About 1330 the poet began a period of restless wandering, and in 1333 he made a journey through northern France and through Germany, recording his observations and experiences in his letters. Back at Avignon for a while, and now invested with a canonical benefice, he set forth for Italy, in 1336, in the company of some members of the Colonna family, with which he had been closely allied for some time past, and in January, 1337, he entered Rome for the first time. By the end of the year he appears to have settled in Vaucluse, and there he found the peace and the inspiration that produced so many of his best lyrics. Accepting an invitation to go to Rome on Easter Sunday , 1341, he was publicly crowned as poet and historian in the Capitol. For a number of years he wandered about from one Italian city to another, seeking the codices that preserved the priceless literary works of antiquity (he certainly discovered works of Cicero and parts of the "Institutiones" of Quintilian), and occasionally occupying clerical posts. He formed a friendship with Cola di Rienzi, and in 1347 saluted him in verse as the restorer of the order of the ancient Roman Republic. A friendship of greater importance was that which he now contracted with Boccaccio, who, like himself, desired to promote humanistic studies and researches. Refusing an offer to assume the rectorship of the Florentine Studio (or University) just established, he resumed his peregrinations, spending a good part of the time at Venice, and accompanied there for a while by Boccaccio and by Leo Pilatus, from whom both he and Boccaccio had hoped to gain some direct knowledge of Greek and its literature. The transfer of the pontifical Court back to Rome in 1367 filled him with unbounded joy.

As a scholar, Petrarch possessed encyclopedic knowledge, and much of this he has set down in his Latin works, which constitute the larger part of his production in both prose and verse. They include the "Africa" in hexameters, dealing with the Second Punic war and especially with the adventures of Scipio Africanus, in pseudo-epic fashion and in a way which hardly elicits our admiration, although the author deemed it his greatest work; the "Carmen bucolicum" made up of twelve eclogues; the "Epistolæ metricæ" in three books of hexameters, interesting for the autobiographical matter which they contain; several moral treatises, such as the "De contemptu mundi", which consists of three dialogues between the author and St.
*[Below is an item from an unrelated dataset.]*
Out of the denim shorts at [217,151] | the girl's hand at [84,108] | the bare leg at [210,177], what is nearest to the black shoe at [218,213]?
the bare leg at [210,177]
Augustine, both of them in the presence of Truth ; the "De vita solitaria"; the "De ocio religiosorum", praising monastic life, etc.; some "Psalmi poenitentiales" and some prayers ; a number of historical and geographical works, among which figure the "Rerum memorandarum libri quattuor" and the "De viris illustribus", treating of illustrious men from Romulus down to Titus; some invectives (especially the "Invectiva in Gallum", assailing the French); a few orations; and finally his very many letters, which cover the whole course of his life from 1325 to the end, and one of the most interesting of which is the "Epistola ad posteros", written after 1370, and furnishing an autobiography of considerable importance. A Latin comedy, "Philologia", has not yet been discovered.

In spite of the magnitude of Petrarch's composition in Latin and the stress which he put upon it himself, his abiding fame is based upon his Italian verse, and this forms two notable compilations, the "Trionfi" and the "Canzoniere". The "Trionfi", written in terza rima , and making large use of the vision already put to so good stead by Dante, is allegorical and moral in its nature. In the "Trionfi" we have a triumphal procession in which there take part six leading allegorical figures: Love, Chastity, Death, Fame, Time, and Divinity. Chastity triumphs over its predecessor, and finally Divinity triumphs over them all and remains supreme, as the symbol of peace, eternal life, and the everlasting union of the poet with his beloved Laura. The "Canzoniere", the poet's masterpiece, and one of the imperishable monuments of the world's literature, was first put into shape by the author and made known by him under the title of "Rerum vulgarium fragmenta". It consists of sonnets (and these are the more numerous) of canzoni , of sestine , of ballate , and of madrigals. The love motive prevails in the majority of these, but political and patriotic feeling regulates some of the most famous of them, and still others are infused with moral and other sentiments. Some lyrics bearing apparent relations to the "Canzoniere", but excluded by the poet from its final make-up, have been published under the title of "Extravaganti". In the strictly amorous part of the "Canzoniere", Petrarch sings of his lady living and dead, and, reviving in his psychological manner the methods of the earlier dolce stil nuovo School, particularly reflects the spirit of Cino da Pistoia. But all is not imitation on the part of his Muse; his inner man is expressed in even greater degree than the literary formalism which he owed to his predecessors of the thirteenth and the early fourteenth century. Still it must be admitted that the very refinement of his verse-form and the constant repetition of emotions, that vary but slightly one from the other, tend inevitably to pall upon us. The "Canzoniere" and the "Trionfi" begot for Petrarch legions of followers in Italy, and Petrarchism, as the imitation of his manner was termed, continued down into the Renaissance, growing less according as the numberless disciples took to imitating one another rather than the master directly, until Bembo started a propaganda in favour of copying only the original model.